▶ _Verilen metin_:
########################################
Vekile bak!
Olacak iş değil... Sen, Milletvekili olmak için spor yorumculuğunu bırak. Bu gerekçeni de açıkla. Milletvekili seçil... Sonra tekrar yorumculuğa dön. “Benim oğlum bina okur, döner, döner yine okur” misali. Bu kadar meraklıysan, niye vekil seçildin ki?. Milleti temsil etmek için Parlamento’ya girenlerin, asıl amacının millete hizmet olması gerekmez mi? Yani, sen yorum yapsan ne olur? Yapmasan ne olur? Kıyamet mi kopar? Bulunmaz Bursa kumaşı mısın?... Milletin bu kadar problemleri varken, sen de çözüm mevkiinde bulunuyorsan, bu işlerle uğraşsana. Bu nasıl bir anlayış. Bir de şunu düşünmek lazım. Eğer bu arkadaş iktidar partisinden olmasaydı, izin verirler miydi?. “Torino’lu Şaban” lakabını kim takmışsa, tam denk getirmiş.. Yani bu yanlışlığı yapacak ikinci bir vekil göremezsiniz... Ülkemizde, Asgari ücretin 701 lira olduğunu düşünürsek, yorum yapmak için ayda 150.000 lira almak milletin vekiline yakışır mı? Bu da bir nevi ticaret değil midir?
Bakınız, Yalova Milletvekili Muharrem İnce bu konuda neler söylüyor.. “Başbakan`ın özel izniyle bir AKP Milletvekilinin futbol yorumcusu olacağına ilişkin haberler okuyorum. 2004 yılında Ankara`da Ömer Seyfettin Lisesi`nde boş geçen Fizik derslerine hiçbir ücret talep etmeksizin girmek istedim. Meclis Başkanlığı izin vermedi.” Demek ki, birilerine yakın olmak avantaj sağlıyor Hakan Şükür, baktı TBMM`de konuşamıyor şansını Lig Tv`de denemeye karar verdi herhalde...
########################################
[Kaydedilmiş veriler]
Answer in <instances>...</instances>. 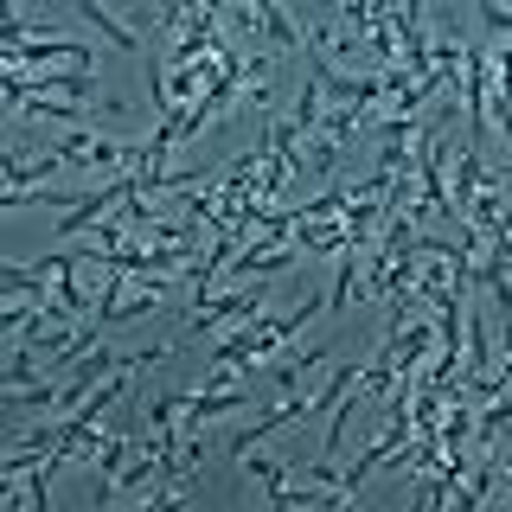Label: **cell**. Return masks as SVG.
I'll return each mask as SVG.
<instances>
[{"mask_svg": "<svg viewBox=\"0 0 512 512\" xmlns=\"http://www.w3.org/2000/svg\"><path fill=\"white\" fill-rule=\"evenodd\" d=\"M301 410H308V404H301V397H295V384H288V397H282V410H269V416H256V423L250 429H237V436H231V455H250V448L256 442H263L269 436V429H282V423H295V416Z\"/></svg>", "mask_w": 512, "mask_h": 512, "instance_id": "obj_3", "label": "cell"}, {"mask_svg": "<svg viewBox=\"0 0 512 512\" xmlns=\"http://www.w3.org/2000/svg\"><path fill=\"white\" fill-rule=\"evenodd\" d=\"M77 13H84V20H96V26H103V32H109V39H116V45H122V52H135V26H122V20H109V13H103V7H96V0H84V7H77Z\"/></svg>", "mask_w": 512, "mask_h": 512, "instance_id": "obj_6", "label": "cell"}, {"mask_svg": "<svg viewBox=\"0 0 512 512\" xmlns=\"http://www.w3.org/2000/svg\"><path fill=\"white\" fill-rule=\"evenodd\" d=\"M32 90H39V96H64V103L84 109L90 71H7V96H13V103H26Z\"/></svg>", "mask_w": 512, "mask_h": 512, "instance_id": "obj_2", "label": "cell"}, {"mask_svg": "<svg viewBox=\"0 0 512 512\" xmlns=\"http://www.w3.org/2000/svg\"><path fill=\"white\" fill-rule=\"evenodd\" d=\"M122 461H128V436L116 429V436H103V448H96V500H109V487H116V474H122Z\"/></svg>", "mask_w": 512, "mask_h": 512, "instance_id": "obj_4", "label": "cell"}, {"mask_svg": "<svg viewBox=\"0 0 512 512\" xmlns=\"http://www.w3.org/2000/svg\"><path fill=\"white\" fill-rule=\"evenodd\" d=\"M256 20H263L269 39H276V52H301V32H295V20H288L276 0H256Z\"/></svg>", "mask_w": 512, "mask_h": 512, "instance_id": "obj_5", "label": "cell"}, {"mask_svg": "<svg viewBox=\"0 0 512 512\" xmlns=\"http://www.w3.org/2000/svg\"><path fill=\"white\" fill-rule=\"evenodd\" d=\"M352 384H359V365H346V372H333V378H327V391H320V397H314V410H340V404H346V391H352Z\"/></svg>", "mask_w": 512, "mask_h": 512, "instance_id": "obj_7", "label": "cell"}, {"mask_svg": "<svg viewBox=\"0 0 512 512\" xmlns=\"http://www.w3.org/2000/svg\"><path fill=\"white\" fill-rule=\"evenodd\" d=\"M263 282H269V276H256L250 288H237V295H205L186 333H212V327H224V320H256V314L269 308V288H263Z\"/></svg>", "mask_w": 512, "mask_h": 512, "instance_id": "obj_1", "label": "cell"}]
</instances>
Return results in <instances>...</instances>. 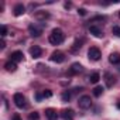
########################################
▶ _Verilen görev 1_: Vekillik ve yorumculuk yazısına göre ülkede asgari ücret kaç liradır?
▶ _Verilen görev 2_: Vekillik ve yorumculuk yazısında "Bakınız, Yalova Milletvekili" ile "karar verdi herhalde..." arasındaki bölümü, bu ikisi de dahil olmak üzere, "Fizik" ifadesini "Kimya" ile değiştirerek yeniden yaz.
Öğeler başka bir kaynaktan alınmıştır.

▶ _Yanıt 1_: 701 lira.

▶ _Yanıt 2_:
Bakınız, Yalova Milletvekili Muharrem İnce bu konuda neler söylüyor.. “Başbakan`ın özel izniyle bir AKP Milletvekilinin futbol yorumcusu olacağına ilişkin haberler okuyorum. 2004 yılında Ankara`da Ömer Seyfettin Lisesi`nde boş geçen Kimya derslerine hiçbir ücret talep etmeksizin girmek istedim. Meclis Başkanlığı izin vermedi.” Demek ki, birilerine yakın olmak avantaj sağlıyor Hakan Şükür, baktı TBMM`de konuşamıyor şansını Lig Tv`de denemeye karar verdi herhalde...